For the following 30 minutes, Laymon told the story about his first university teaching job at Vassar College. In “Terrors,” he tells how he constantly failed students.
“When I became a teacher — in this way that ultimately is selfish — I wanted to be everything to my students. I wanted to be the teacher, the mother, the father, the big brother that I didn’t have,” he shared after his reading in a question-and-answer session.
“But I wasn’t trained to do any of that.”
Laymon had to learn how to create “loving boundaries” for his students: to not act as their psychiatrist but rather to offer to walk with them to the professional one on campus, for example.
“We have to admit when we fail, and that is the hardest thing in the world for all of us,” he said.
In “Terrors,” he also discusses a case he heard while serving on the college judicial board, where a white student was let off a charge for drug possession and intent to distribute because he said he had been approached at a club by a “‘big dark man’ who made him buy cocaine.”
“What I wanted to do with my pen and my relative power was to hold administrations accountable,” he said during the question-and-answer session. “Administrations in this country, particularly administrations at those so-called elite liberal arts colleges, should never allow white boys to get off by convincing rooms full of white boys that (blacks) made them buy cocaine.”
Laymon currently teaches at the University of Mississippi. His memoir “Heavy” won the Andrew Carnegie medal and was named one of the best books of 2018 by The New York Times, NPR, Publishers Weekly and more. He was born and raised in Jackson, Miss. “Terrors” is directly addressed to his mother, who was also a university professor.
Laymon believes artists constantly need to evolve.

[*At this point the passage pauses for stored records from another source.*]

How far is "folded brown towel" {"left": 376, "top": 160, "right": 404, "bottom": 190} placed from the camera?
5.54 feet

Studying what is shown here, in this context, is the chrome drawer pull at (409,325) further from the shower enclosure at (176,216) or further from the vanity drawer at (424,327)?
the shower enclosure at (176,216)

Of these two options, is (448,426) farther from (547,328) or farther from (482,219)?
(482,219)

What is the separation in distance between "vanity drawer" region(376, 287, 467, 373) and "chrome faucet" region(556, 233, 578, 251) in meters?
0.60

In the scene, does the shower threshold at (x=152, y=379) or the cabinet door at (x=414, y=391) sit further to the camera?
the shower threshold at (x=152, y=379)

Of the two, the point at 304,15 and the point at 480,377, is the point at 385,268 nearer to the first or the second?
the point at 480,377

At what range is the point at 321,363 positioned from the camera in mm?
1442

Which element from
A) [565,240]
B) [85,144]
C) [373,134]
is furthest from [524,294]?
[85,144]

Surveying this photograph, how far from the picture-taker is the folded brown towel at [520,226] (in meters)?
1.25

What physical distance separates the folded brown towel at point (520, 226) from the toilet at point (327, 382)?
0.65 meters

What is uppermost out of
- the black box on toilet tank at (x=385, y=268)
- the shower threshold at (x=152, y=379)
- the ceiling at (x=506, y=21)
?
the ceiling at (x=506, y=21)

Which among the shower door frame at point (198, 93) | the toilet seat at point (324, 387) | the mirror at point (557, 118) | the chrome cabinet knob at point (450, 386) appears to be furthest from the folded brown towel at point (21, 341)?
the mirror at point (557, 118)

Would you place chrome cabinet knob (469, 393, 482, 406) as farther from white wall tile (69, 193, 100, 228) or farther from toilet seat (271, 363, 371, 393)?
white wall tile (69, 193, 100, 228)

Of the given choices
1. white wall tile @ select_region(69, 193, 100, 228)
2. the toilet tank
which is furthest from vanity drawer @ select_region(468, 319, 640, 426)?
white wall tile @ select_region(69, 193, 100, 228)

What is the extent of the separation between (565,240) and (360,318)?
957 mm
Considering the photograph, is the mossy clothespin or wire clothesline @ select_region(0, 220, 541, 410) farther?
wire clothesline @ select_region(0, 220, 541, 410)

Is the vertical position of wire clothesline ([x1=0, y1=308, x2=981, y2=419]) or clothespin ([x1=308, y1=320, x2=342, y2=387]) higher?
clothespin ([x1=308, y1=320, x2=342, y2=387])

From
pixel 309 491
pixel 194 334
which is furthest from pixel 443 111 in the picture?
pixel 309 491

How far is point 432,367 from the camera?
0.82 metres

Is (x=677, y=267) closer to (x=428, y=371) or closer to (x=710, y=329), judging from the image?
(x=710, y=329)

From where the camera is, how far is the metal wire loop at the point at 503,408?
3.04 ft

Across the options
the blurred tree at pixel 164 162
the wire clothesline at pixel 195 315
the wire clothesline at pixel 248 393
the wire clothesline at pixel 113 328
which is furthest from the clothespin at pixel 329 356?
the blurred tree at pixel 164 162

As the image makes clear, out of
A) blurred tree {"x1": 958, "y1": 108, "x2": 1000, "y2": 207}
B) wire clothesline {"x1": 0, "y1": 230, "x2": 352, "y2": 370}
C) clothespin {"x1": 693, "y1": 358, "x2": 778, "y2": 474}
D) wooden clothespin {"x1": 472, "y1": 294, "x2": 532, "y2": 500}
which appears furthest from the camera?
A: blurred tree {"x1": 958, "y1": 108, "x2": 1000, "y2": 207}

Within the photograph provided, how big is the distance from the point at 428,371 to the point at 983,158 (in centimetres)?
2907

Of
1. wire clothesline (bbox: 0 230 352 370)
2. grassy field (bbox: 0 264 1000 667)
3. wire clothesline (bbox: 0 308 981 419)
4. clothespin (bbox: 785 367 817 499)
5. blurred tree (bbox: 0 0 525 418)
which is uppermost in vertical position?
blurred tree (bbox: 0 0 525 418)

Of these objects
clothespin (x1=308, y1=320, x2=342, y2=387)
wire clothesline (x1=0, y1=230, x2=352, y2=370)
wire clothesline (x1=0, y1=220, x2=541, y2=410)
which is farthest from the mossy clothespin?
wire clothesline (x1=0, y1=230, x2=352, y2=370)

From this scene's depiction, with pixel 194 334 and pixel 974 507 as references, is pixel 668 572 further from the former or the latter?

He also said being a better human being starts with the idea of revision.
“We have to be able to be regretful,” Laymon said. “You can’t revise, y’all, unless you accurately assess what happened yesterday.
“Look backwards…and I guarantee you that the future will be more liberatory, more transformative, and you will be less harmful to people close to you. You can’t do that if you’re not honest about yesterday.”